--- WHAT YOU ARE ASKED TO DO ---
Rename "instance_id" to "object_id" throughout everything from the start of the records down to the line containing "38L145 45L156 48V6L145", keeping all other text unchanged. Return only those lines, without the picture.

Extracted data entries
^^^^^^^^
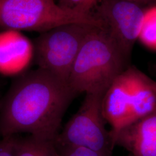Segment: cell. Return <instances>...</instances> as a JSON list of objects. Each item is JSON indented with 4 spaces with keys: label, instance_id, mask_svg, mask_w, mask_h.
<instances>
[{
    "label": "cell",
    "instance_id": "4fadbf2b",
    "mask_svg": "<svg viewBox=\"0 0 156 156\" xmlns=\"http://www.w3.org/2000/svg\"><path fill=\"white\" fill-rule=\"evenodd\" d=\"M62 156H112L82 147H57ZM127 156H132L129 154Z\"/></svg>",
    "mask_w": 156,
    "mask_h": 156
},
{
    "label": "cell",
    "instance_id": "7c38bea8",
    "mask_svg": "<svg viewBox=\"0 0 156 156\" xmlns=\"http://www.w3.org/2000/svg\"><path fill=\"white\" fill-rule=\"evenodd\" d=\"M139 38L145 45L156 48V6L145 12Z\"/></svg>",
    "mask_w": 156,
    "mask_h": 156
},
{
    "label": "cell",
    "instance_id": "6da1fadb",
    "mask_svg": "<svg viewBox=\"0 0 156 156\" xmlns=\"http://www.w3.org/2000/svg\"><path fill=\"white\" fill-rule=\"evenodd\" d=\"M76 96L67 82L41 68L22 75L2 103L0 134L5 138L24 133L55 141Z\"/></svg>",
    "mask_w": 156,
    "mask_h": 156
},
{
    "label": "cell",
    "instance_id": "5b68a950",
    "mask_svg": "<svg viewBox=\"0 0 156 156\" xmlns=\"http://www.w3.org/2000/svg\"><path fill=\"white\" fill-rule=\"evenodd\" d=\"M104 93H86L78 112L56 138L57 147H82L112 155L114 146L102 112Z\"/></svg>",
    "mask_w": 156,
    "mask_h": 156
},
{
    "label": "cell",
    "instance_id": "9a60e30c",
    "mask_svg": "<svg viewBox=\"0 0 156 156\" xmlns=\"http://www.w3.org/2000/svg\"><path fill=\"white\" fill-rule=\"evenodd\" d=\"M83 1L84 0H60L58 5L65 9L77 11Z\"/></svg>",
    "mask_w": 156,
    "mask_h": 156
},
{
    "label": "cell",
    "instance_id": "52a82bcc",
    "mask_svg": "<svg viewBox=\"0 0 156 156\" xmlns=\"http://www.w3.org/2000/svg\"><path fill=\"white\" fill-rule=\"evenodd\" d=\"M135 68L128 66L114 80L102 97V115L111 127L110 133L113 144L118 133L130 123L131 91Z\"/></svg>",
    "mask_w": 156,
    "mask_h": 156
},
{
    "label": "cell",
    "instance_id": "9c48e42d",
    "mask_svg": "<svg viewBox=\"0 0 156 156\" xmlns=\"http://www.w3.org/2000/svg\"><path fill=\"white\" fill-rule=\"evenodd\" d=\"M18 31L7 30L0 34V73L11 75L19 72L28 64L31 46Z\"/></svg>",
    "mask_w": 156,
    "mask_h": 156
},
{
    "label": "cell",
    "instance_id": "277c9868",
    "mask_svg": "<svg viewBox=\"0 0 156 156\" xmlns=\"http://www.w3.org/2000/svg\"><path fill=\"white\" fill-rule=\"evenodd\" d=\"M97 27L84 23H70L41 34L35 46L36 64L68 83L73 64L88 34Z\"/></svg>",
    "mask_w": 156,
    "mask_h": 156
},
{
    "label": "cell",
    "instance_id": "8992f818",
    "mask_svg": "<svg viewBox=\"0 0 156 156\" xmlns=\"http://www.w3.org/2000/svg\"><path fill=\"white\" fill-rule=\"evenodd\" d=\"M129 58L139 38L145 16L140 6L127 0H102L95 16Z\"/></svg>",
    "mask_w": 156,
    "mask_h": 156
},
{
    "label": "cell",
    "instance_id": "2e32d148",
    "mask_svg": "<svg viewBox=\"0 0 156 156\" xmlns=\"http://www.w3.org/2000/svg\"><path fill=\"white\" fill-rule=\"evenodd\" d=\"M99 0H84L83 2L78 9L77 11L87 15H91V10L97 5Z\"/></svg>",
    "mask_w": 156,
    "mask_h": 156
},
{
    "label": "cell",
    "instance_id": "30bf717a",
    "mask_svg": "<svg viewBox=\"0 0 156 156\" xmlns=\"http://www.w3.org/2000/svg\"><path fill=\"white\" fill-rule=\"evenodd\" d=\"M156 109V82L135 68L131 91L130 123Z\"/></svg>",
    "mask_w": 156,
    "mask_h": 156
},
{
    "label": "cell",
    "instance_id": "e0dca14e",
    "mask_svg": "<svg viewBox=\"0 0 156 156\" xmlns=\"http://www.w3.org/2000/svg\"><path fill=\"white\" fill-rule=\"evenodd\" d=\"M134 2L140 6L154 4L156 3V0H127Z\"/></svg>",
    "mask_w": 156,
    "mask_h": 156
},
{
    "label": "cell",
    "instance_id": "8fae6325",
    "mask_svg": "<svg viewBox=\"0 0 156 156\" xmlns=\"http://www.w3.org/2000/svg\"><path fill=\"white\" fill-rule=\"evenodd\" d=\"M15 156H62L55 140L28 135L24 138L13 136Z\"/></svg>",
    "mask_w": 156,
    "mask_h": 156
},
{
    "label": "cell",
    "instance_id": "ba28073f",
    "mask_svg": "<svg viewBox=\"0 0 156 156\" xmlns=\"http://www.w3.org/2000/svg\"><path fill=\"white\" fill-rule=\"evenodd\" d=\"M114 144L132 156H156V109L122 128Z\"/></svg>",
    "mask_w": 156,
    "mask_h": 156
},
{
    "label": "cell",
    "instance_id": "3957f363",
    "mask_svg": "<svg viewBox=\"0 0 156 156\" xmlns=\"http://www.w3.org/2000/svg\"><path fill=\"white\" fill-rule=\"evenodd\" d=\"M70 23L104 27L100 19L63 8L55 0H0V28L44 33Z\"/></svg>",
    "mask_w": 156,
    "mask_h": 156
},
{
    "label": "cell",
    "instance_id": "5bb4252c",
    "mask_svg": "<svg viewBox=\"0 0 156 156\" xmlns=\"http://www.w3.org/2000/svg\"><path fill=\"white\" fill-rule=\"evenodd\" d=\"M2 138V140H0V156H15L13 136Z\"/></svg>",
    "mask_w": 156,
    "mask_h": 156
},
{
    "label": "cell",
    "instance_id": "7a4b0ae2",
    "mask_svg": "<svg viewBox=\"0 0 156 156\" xmlns=\"http://www.w3.org/2000/svg\"><path fill=\"white\" fill-rule=\"evenodd\" d=\"M128 59L105 27H95L81 46L73 64L68 83L78 95L105 93L128 67Z\"/></svg>",
    "mask_w": 156,
    "mask_h": 156
}]
</instances>
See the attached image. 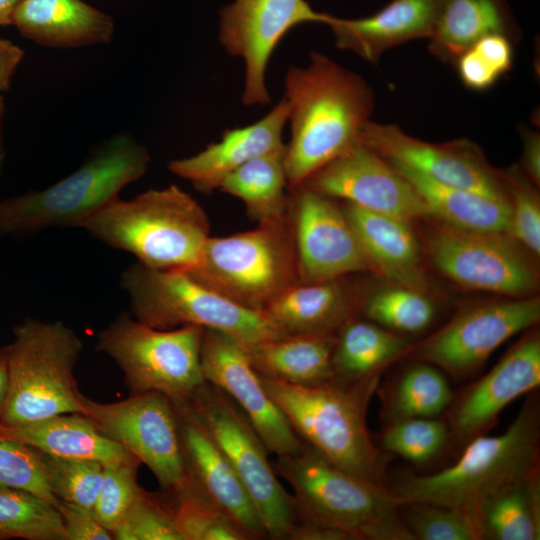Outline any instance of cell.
Returning <instances> with one entry per match:
<instances>
[{
    "instance_id": "cell-21",
    "label": "cell",
    "mask_w": 540,
    "mask_h": 540,
    "mask_svg": "<svg viewBox=\"0 0 540 540\" xmlns=\"http://www.w3.org/2000/svg\"><path fill=\"white\" fill-rule=\"evenodd\" d=\"M172 401L188 477L252 539L268 538L249 493L189 400Z\"/></svg>"
},
{
    "instance_id": "cell-22",
    "label": "cell",
    "mask_w": 540,
    "mask_h": 540,
    "mask_svg": "<svg viewBox=\"0 0 540 540\" xmlns=\"http://www.w3.org/2000/svg\"><path fill=\"white\" fill-rule=\"evenodd\" d=\"M289 105L283 97L263 118L243 127L227 129L219 141L195 155L174 159L168 169L203 194L219 189L223 180L247 162L283 148L282 134Z\"/></svg>"
},
{
    "instance_id": "cell-45",
    "label": "cell",
    "mask_w": 540,
    "mask_h": 540,
    "mask_svg": "<svg viewBox=\"0 0 540 540\" xmlns=\"http://www.w3.org/2000/svg\"><path fill=\"white\" fill-rule=\"evenodd\" d=\"M65 532V540H112V533L100 524L92 510L59 499L57 505Z\"/></svg>"
},
{
    "instance_id": "cell-8",
    "label": "cell",
    "mask_w": 540,
    "mask_h": 540,
    "mask_svg": "<svg viewBox=\"0 0 540 540\" xmlns=\"http://www.w3.org/2000/svg\"><path fill=\"white\" fill-rule=\"evenodd\" d=\"M83 350L62 321L26 318L8 344L9 389L1 425H19L58 414L82 413L74 376Z\"/></svg>"
},
{
    "instance_id": "cell-46",
    "label": "cell",
    "mask_w": 540,
    "mask_h": 540,
    "mask_svg": "<svg viewBox=\"0 0 540 540\" xmlns=\"http://www.w3.org/2000/svg\"><path fill=\"white\" fill-rule=\"evenodd\" d=\"M455 62L461 81L469 89L476 91L486 90L500 78L491 66L472 48L462 53Z\"/></svg>"
},
{
    "instance_id": "cell-42",
    "label": "cell",
    "mask_w": 540,
    "mask_h": 540,
    "mask_svg": "<svg viewBox=\"0 0 540 540\" xmlns=\"http://www.w3.org/2000/svg\"><path fill=\"white\" fill-rule=\"evenodd\" d=\"M510 202L508 234L523 248L540 254V203L534 185L516 167L503 173Z\"/></svg>"
},
{
    "instance_id": "cell-5",
    "label": "cell",
    "mask_w": 540,
    "mask_h": 540,
    "mask_svg": "<svg viewBox=\"0 0 540 540\" xmlns=\"http://www.w3.org/2000/svg\"><path fill=\"white\" fill-rule=\"evenodd\" d=\"M150 155L131 135L104 142L74 172L42 190L0 199V236L78 227L147 171Z\"/></svg>"
},
{
    "instance_id": "cell-35",
    "label": "cell",
    "mask_w": 540,
    "mask_h": 540,
    "mask_svg": "<svg viewBox=\"0 0 540 540\" xmlns=\"http://www.w3.org/2000/svg\"><path fill=\"white\" fill-rule=\"evenodd\" d=\"M65 540L55 505L24 490L0 487V539Z\"/></svg>"
},
{
    "instance_id": "cell-40",
    "label": "cell",
    "mask_w": 540,
    "mask_h": 540,
    "mask_svg": "<svg viewBox=\"0 0 540 540\" xmlns=\"http://www.w3.org/2000/svg\"><path fill=\"white\" fill-rule=\"evenodd\" d=\"M400 514L414 540H480L474 516L464 509L405 503Z\"/></svg>"
},
{
    "instance_id": "cell-16",
    "label": "cell",
    "mask_w": 540,
    "mask_h": 540,
    "mask_svg": "<svg viewBox=\"0 0 540 540\" xmlns=\"http://www.w3.org/2000/svg\"><path fill=\"white\" fill-rule=\"evenodd\" d=\"M288 209L300 282L371 271L354 228L333 198L302 183L289 188Z\"/></svg>"
},
{
    "instance_id": "cell-47",
    "label": "cell",
    "mask_w": 540,
    "mask_h": 540,
    "mask_svg": "<svg viewBox=\"0 0 540 540\" xmlns=\"http://www.w3.org/2000/svg\"><path fill=\"white\" fill-rule=\"evenodd\" d=\"M501 77L511 70L513 46L511 38L504 34H489L472 47Z\"/></svg>"
},
{
    "instance_id": "cell-11",
    "label": "cell",
    "mask_w": 540,
    "mask_h": 540,
    "mask_svg": "<svg viewBox=\"0 0 540 540\" xmlns=\"http://www.w3.org/2000/svg\"><path fill=\"white\" fill-rule=\"evenodd\" d=\"M189 402L253 500L268 538L290 539L298 522L295 499L278 480L264 442L235 402L205 382Z\"/></svg>"
},
{
    "instance_id": "cell-39",
    "label": "cell",
    "mask_w": 540,
    "mask_h": 540,
    "mask_svg": "<svg viewBox=\"0 0 540 540\" xmlns=\"http://www.w3.org/2000/svg\"><path fill=\"white\" fill-rule=\"evenodd\" d=\"M451 439L448 424L436 418H408L386 423L380 444L386 451L413 463L438 456Z\"/></svg>"
},
{
    "instance_id": "cell-37",
    "label": "cell",
    "mask_w": 540,
    "mask_h": 540,
    "mask_svg": "<svg viewBox=\"0 0 540 540\" xmlns=\"http://www.w3.org/2000/svg\"><path fill=\"white\" fill-rule=\"evenodd\" d=\"M359 304L368 320L393 332H421L435 317L434 304L423 291L396 284L367 294Z\"/></svg>"
},
{
    "instance_id": "cell-31",
    "label": "cell",
    "mask_w": 540,
    "mask_h": 540,
    "mask_svg": "<svg viewBox=\"0 0 540 540\" xmlns=\"http://www.w3.org/2000/svg\"><path fill=\"white\" fill-rule=\"evenodd\" d=\"M411 349L407 338L353 315L336 332L332 352L334 379L351 383L382 373Z\"/></svg>"
},
{
    "instance_id": "cell-34",
    "label": "cell",
    "mask_w": 540,
    "mask_h": 540,
    "mask_svg": "<svg viewBox=\"0 0 540 540\" xmlns=\"http://www.w3.org/2000/svg\"><path fill=\"white\" fill-rule=\"evenodd\" d=\"M381 393L386 423L408 418H436L453 401L445 375L438 367L422 361L404 369Z\"/></svg>"
},
{
    "instance_id": "cell-9",
    "label": "cell",
    "mask_w": 540,
    "mask_h": 540,
    "mask_svg": "<svg viewBox=\"0 0 540 540\" xmlns=\"http://www.w3.org/2000/svg\"><path fill=\"white\" fill-rule=\"evenodd\" d=\"M120 285L130 314L156 329L194 325L226 333L245 346L283 335L263 313L232 302L182 270L135 262L123 270Z\"/></svg>"
},
{
    "instance_id": "cell-1",
    "label": "cell",
    "mask_w": 540,
    "mask_h": 540,
    "mask_svg": "<svg viewBox=\"0 0 540 540\" xmlns=\"http://www.w3.org/2000/svg\"><path fill=\"white\" fill-rule=\"evenodd\" d=\"M284 86L290 124L284 164L292 188L360 140L374 98L360 75L315 50L306 66L287 69Z\"/></svg>"
},
{
    "instance_id": "cell-29",
    "label": "cell",
    "mask_w": 540,
    "mask_h": 540,
    "mask_svg": "<svg viewBox=\"0 0 540 540\" xmlns=\"http://www.w3.org/2000/svg\"><path fill=\"white\" fill-rule=\"evenodd\" d=\"M416 189L430 216L443 225L471 232L507 233L510 202L435 181L400 163L389 161Z\"/></svg>"
},
{
    "instance_id": "cell-26",
    "label": "cell",
    "mask_w": 540,
    "mask_h": 540,
    "mask_svg": "<svg viewBox=\"0 0 540 540\" xmlns=\"http://www.w3.org/2000/svg\"><path fill=\"white\" fill-rule=\"evenodd\" d=\"M356 300L342 278L297 282L281 293L263 314L283 335L336 334L354 315Z\"/></svg>"
},
{
    "instance_id": "cell-43",
    "label": "cell",
    "mask_w": 540,
    "mask_h": 540,
    "mask_svg": "<svg viewBox=\"0 0 540 540\" xmlns=\"http://www.w3.org/2000/svg\"><path fill=\"white\" fill-rule=\"evenodd\" d=\"M111 533L116 540H185L174 522L170 505L143 489Z\"/></svg>"
},
{
    "instance_id": "cell-44",
    "label": "cell",
    "mask_w": 540,
    "mask_h": 540,
    "mask_svg": "<svg viewBox=\"0 0 540 540\" xmlns=\"http://www.w3.org/2000/svg\"><path fill=\"white\" fill-rule=\"evenodd\" d=\"M0 487L33 493L55 506L59 501L46 480L37 451L15 441L0 439Z\"/></svg>"
},
{
    "instance_id": "cell-7",
    "label": "cell",
    "mask_w": 540,
    "mask_h": 540,
    "mask_svg": "<svg viewBox=\"0 0 540 540\" xmlns=\"http://www.w3.org/2000/svg\"><path fill=\"white\" fill-rule=\"evenodd\" d=\"M182 271L232 302L263 313L299 282L289 209L252 230L209 237L197 262Z\"/></svg>"
},
{
    "instance_id": "cell-50",
    "label": "cell",
    "mask_w": 540,
    "mask_h": 540,
    "mask_svg": "<svg viewBox=\"0 0 540 540\" xmlns=\"http://www.w3.org/2000/svg\"><path fill=\"white\" fill-rule=\"evenodd\" d=\"M9 389L8 345L0 347V421Z\"/></svg>"
},
{
    "instance_id": "cell-2",
    "label": "cell",
    "mask_w": 540,
    "mask_h": 540,
    "mask_svg": "<svg viewBox=\"0 0 540 540\" xmlns=\"http://www.w3.org/2000/svg\"><path fill=\"white\" fill-rule=\"evenodd\" d=\"M382 373L344 383L297 386L261 376L298 437L342 470L387 486V460L370 437L367 410Z\"/></svg>"
},
{
    "instance_id": "cell-18",
    "label": "cell",
    "mask_w": 540,
    "mask_h": 540,
    "mask_svg": "<svg viewBox=\"0 0 540 540\" xmlns=\"http://www.w3.org/2000/svg\"><path fill=\"white\" fill-rule=\"evenodd\" d=\"M201 368L206 382L227 394L248 418L269 452H298L304 442L265 389L245 347L230 335L204 329Z\"/></svg>"
},
{
    "instance_id": "cell-51",
    "label": "cell",
    "mask_w": 540,
    "mask_h": 540,
    "mask_svg": "<svg viewBox=\"0 0 540 540\" xmlns=\"http://www.w3.org/2000/svg\"><path fill=\"white\" fill-rule=\"evenodd\" d=\"M20 0H0V25L12 24V16Z\"/></svg>"
},
{
    "instance_id": "cell-53",
    "label": "cell",
    "mask_w": 540,
    "mask_h": 540,
    "mask_svg": "<svg viewBox=\"0 0 540 540\" xmlns=\"http://www.w3.org/2000/svg\"><path fill=\"white\" fill-rule=\"evenodd\" d=\"M4 161H5V150L3 147V143L0 144V175L2 174V170L4 167Z\"/></svg>"
},
{
    "instance_id": "cell-14",
    "label": "cell",
    "mask_w": 540,
    "mask_h": 540,
    "mask_svg": "<svg viewBox=\"0 0 540 540\" xmlns=\"http://www.w3.org/2000/svg\"><path fill=\"white\" fill-rule=\"evenodd\" d=\"M539 319L540 300L535 296L478 303L457 313L423 341L414 354L454 378H464L505 341Z\"/></svg>"
},
{
    "instance_id": "cell-32",
    "label": "cell",
    "mask_w": 540,
    "mask_h": 540,
    "mask_svg": "<svg viewBox=\"0 0 540 540\" xmlns=\"http://www.w3.org/2000/svg\"><path fill=\"white\" fill-rule=\"evenodd\" d=\"M471 513L480 540H539V468L494 492Z\"/></svg>"
},
{
    "instance_id": "cell-3",
    "label": "cell",
    "mask_w": 540,
    "mask_h": 540,
    "mask_svg": "<svg viewBox=\"0 0 540 540\" xmlns=\"http://www.w3.org/2000/svg\"><path fill=\"white\" fill-rule=\"evenodd\" d=\"M103 244L161 270H186L198 260L210 237L201 205L177 185L150 189L130 199L118 197L82 227Z\"/></svg>"
},
{
    "instance_id": "cell-4",
    "label": "cell",
    "mask_w": 540,
    "mask_h": 540,
    "mask_svg": "<svg viewBox=\"0 0 540 540\" xmlns=\"http://www.w3.org/2000/svg\"><path fill=\"white\" fill-rule=\"evenodd\" d=\"M272 465L293 488L301 518L346 540H414L391 488L342 470L306 443L298 452L277 456Z\"/></svg>"
},
{
    "instance_id": "cell-25",
    "label": "cell",
    "mask_w": 540,
    "mask_h": 540,
    "mask_svg": "<svg viewBox=\"0 0 540 540\" xmlns=\"http://www.w3.org/2000/svg\"><path fill=\"white\" fill-rule=\"evenodd\" d=\"M12 24L26 38L56 48L108 43L114 32L110 16L81 0H20Z\"/></svg>"
},
{
    "instance_id": "cell-36",
    "label": "cell",
    "mask_w": 540,
    "mask_h": 540,
    "mask_svg": "<svg viewBox=\"0 0 540 540\" xmlns=\"http://www.w3.org/2000/svg\"><path fill=\"white\" fill-rule=\"evenodd\" d=\"M174 522L185 540H250L252 537L223 512L187 477L185 485L171 493Z\"/></svg>"
},
{
    "instance_id": "cell-23",
    "label": "cell",
    "mask_w": 540,
    "mask_h": 540,
    "mask_svg": "<svg viewBox=\"0 0 540 540\" xmlns=\"http://www.w3.org/2000/svg\"><path fill=\"white\" fill-rule=\"evenodd\" d=\"M442 0H392L375 14L359 19L330 15L336 46L376 63L388 49L433 32Z\"/></svg>"
},
{
    "instance_id": "cell-19",
    "label": "cell",
    "mask_w": 540,
    "mask_h": 540,
    "mask_svg": "<svg viewBox=\"0 0 540 540\" xmlns=\"http://www.w3.org/2000/svg\"><path fill=\"white\" fill-rule=\"evenodd\" d=\"M303 183L333 199L409 222L431 217L414 186L361 140Z\"/></svg>"
},
{
    "instance_id": "cell-12",
    "label": "cell",
    "mask_w": 540,
    "mask_h": 540,
    "mask_svg": "<svg viewBox=\"0 0 540 540\" xmlns=\"http://www.w3.org/2000/svg\"><path fill=\"white\" fill-rule=\"evenodd\" d=\"M82 413L105 436L145 464L159 484L172 493L187 481L178 418L173 401L158 392L133 394L99 403L82 393Z\"/></svg>"
},
{
    "instance_id": "cell-15",
    "label": "cell",
    "mask_w": 540,
    "mask_h": 540,
    "mask_svg": "<svg viewBox=\"0 0 540 540\" xmlns=\"http://www.w3.org/2000/svg\"><path fill=\"white\" fill-rule=\"evenodd\" d=\"M329 18L306 0H234L225 6L220 11L218 39L229 55L244 62L242 102L268 104L266 70L278 44L295 26L326 24Z\"/></svg>"
},
{
    "instance_id": "cell-13",
    "label": "cell",
    "mask_w": 540,
    "mask_h": 540,
    "mask_svg": "<svg viewBox=\"0 0 540 540\" xmlns=\"http://www.w3.org/2000/svg\"><path fill=\"white\" fill-rule=\"evenodd\" d=\"M436 268L463 288L529 297L539 276L528 251L508 233L471 232L441 225L427 237Z\"/></svg>"
},
{
    "instance_id": "cell-27",
    "label": "cell",
    "mask_w": 540,
    "mask_h": 540,
    "mask_svg": "<svg viewBox=\"0 0 540 540\" xmlns=\"http://www.w3.org/2000/svg\"><path fill=\"white\" fill-rule=\"evenodd\" d=\"M0 439L19 442L50 455L94 460L103 465L134 457L80 413L58 414L19 425L0 424Z\"/></svg>"
},
{
    "instance_id": "cell-10",
    "label": "cell",
    "mask_w": 540,
    "mask_h": 540,
    "mask_svg": "<svg viewBox=\"0 0 540 540\" xmlns=\"http://www.w3.org/2000/svg\"><path fill=\"white\" fill-rule=\"evenodd\" d=\"M203 332L194 325L156 329L123 312L98 333L96 350L118 365L131 395L158 392L185 400L206 382Z\"/></svg>"
},
{
    "instance_id": "cell-30",
    "label": "cell",
    "mask_w": 540,
    "mask_h": 540,
    "mask_svg": "<svg viewBox=\"0 0 540 540\" xmlns=\"http://www.w3.org/2000/svg\"><path fill=\"white\" fill-rule=\"evenodd\" d=\"M516 28L506 0H442L430 39V51L455 61L489 34L514 37Z\"/></svg>"
},
{
    "instance_id": "cell-20",
    "label": "cell",
    "mask_w": 540,
    "mask_h": 540,
    "mask_svg": "<svg viewBox=\"0 0 540 540\" xmlns=\"http://www.w3.org/2000/svg\"><path fill=\"white\" fill-rule=\"evenodd\" d=\"M540 385V337H522L483 377L470 385L448 411L450 436L460 444L485 434L500 412Z\"/></svg>"
},
{
    "instance_id": "cell-41",
    "label": "cell",
    "mask_w": 540,
    "mask_h": 540,
    "mask_svg": "<svg viewBox=\"0 0 540 540\" xmlns=\"http://www.w3.org/2000/svg\"><path fill=\"white\" fill-rule=\"evenodd\" d=\"M141 462L132 457L126 461L104 465L101 486L92 512L110 532L126 516L142 488L137 482Z\"/></svg>"
},
{
    "instance_id": "cell-28",
    "label": "cell",
    "mask_w": 540,
    "mask_h": 540,
    "mask_svg": "<svg viewBox=\"0 0 540 540\" xmlns=\"http://www.w3.org/2000/svg\"><path fill=\"white\" fill-rule=\"evenodd\" d=\"M335 338L336 334L282 335L244 347L261 376L297 386H317L334 380Z\"/></svg>"
},
{
    "instance_id": "cell-6",
    "label": "cell",
    "mask_w": 540,
    "mask_h": 540,
    "mask_svg": "<svg viewBox=\"0 0 540 540\" xmlns=\"http://www.w3.org/2000/svg\"><path fill=\"white\" fill-rule=\"evenodd\" d=\"M540 410L536 394L499 435H480L437 473L408 476L392 492L400 505L425 503L471 512L485 498L539 468Z\"/></svg>"
},
{
    "instance_id": "cell-33",
    "label": "cell",
    "mask_w": 540,
    "mask_h": 540,
    "mask_svg": "<svg viewBox=\"0 0 540 540\" xmlns=\"http://www.w3.org/2000/svg\"><path fill=\"white\" fill-rule=\"evenodd\" d=\"M283 148L259 156L231 174L219 190L240 199L247 215L258 223L284 216L289 206V186Z\"/></svg>"
},
{
    "instance_id": "cell-49",
    "label": "cell",
    "mask_w": 540,
    "mask_h": 540,
    "mask_svg": "<svg viewBox=\"0 0 540 540\" xmlns=\"http://www.w3.org/2000/svg\"><path fill=\"white\" fill-rule=\"evenodd\" d=\"M523 167L525 174L536 185L540 181V138L534 131H526L523 136Z\"/></svg>"
},
{
    "instance_id": "cell-38",
    "label": "cell",
    "mask_w": 540,
    "mask_h": 540,
    "mask_svg": "<svg viewBox=\"0 0 540 540\" xmlns=\"http://www.w3.org/2000/svg\"><path fill=\"white\" fill-rule=\"evenodd\" d=\"M35 450L53 494L62 501L92 510L104 465L94 460L59 457Z\"/></svg>"
},
{
    "instance_id": "cell-52",
    "label": "cell",
    "mask_w": 540,
    "mask_h": 540,
    "mask_svg": "<svg viewBox=\"0 0 540 540\" xmlns=\"http://www.w3.org/2000/svg\"><path fill=\"white\" fill-rule=\"evenodd\" d=\"M4 111H5L4 98L0 94V144L3 143L2 142V120L4 116Z\"/></svg>"
},
{
    "instance_id": "cell-48",
    "label": "cell",
    "mask_w": 540,
    "mask_h": 540,
    "mask_svg": "<svg viewBox=\"0 0 540 540\" xmlns=\"http://www.w3.org/2000/svg\"><path fill=\"white\" fill-rule=\"evenodd\" d=\"M24 51L9 40L0 38V93L10 87L12 77Z\"/></svg>"
},
{
    "instance_id": "cell-24",
    "label": "cell",
    "mask_w": 540,
    "mask_h": 540,
    "mask_svg": "<svg viewBox=\"0 0 540 540\" xmlns=\"http://www.w3.org/2000/svg\"><path fill=\"white\" fill-rule=\"evenodd\" d=\"M342 209L355 230L371 271L396 285L423 291L426 277L418 239L409 221L344 202Z\"/></svg>"
},
{
    "instance_id": "cell-17",
    "label": "cell",
    "mask_w": 540,
    "mask_h": 540,
    "mask_svg": "<svg viewBox=\"0 0 540 540\" xmlns=\"http://www.w3.org/2000/svg\"><path fill=\"white\" fill-rule=\"evenodd\" d=\"M361 142L391 162L406 165L443 184L509 201L503 173L497 172L478 146L466 139L430 143L394 124L368 121Z\"/></svg>"
}]
</instances>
^^^^^^^^
--- FULL ANSWER ---
Segment: cell. Return <instances>...</instances> as a JSON list of objects. Each item is JSON indented with 4 spaces with keys: label, object_id, mask_svg, mask_w, mask_h.
<instances>
[{
    "label": "cell",
    "object_id": "4fadbf2b",
    "mask_svg": "<svg viewBox=\"0 0 156 156\" xmlns=\"http://www.w3.org/2000/svg\"><path fill=\"white\" fill-rule=\"evenodd\" d=\"M62 156H112L82 147H57ZM127 156H132L129 154Z\"/></svg>",
    "mask_w": 156,
    "mask_h": 156
},
{
    "label": "cell",
    "object_id": "7c38bea8",
    "mask_svg": "<svg viewBox=\"0 0 156 156\" xmlns=\"http://www.w3.org/2000/svg\"><path fill=\"white\" fill-rule=\"evenodd\" d=\"M139 38L145 45L156 48V6L145 12Z\"/></svg>",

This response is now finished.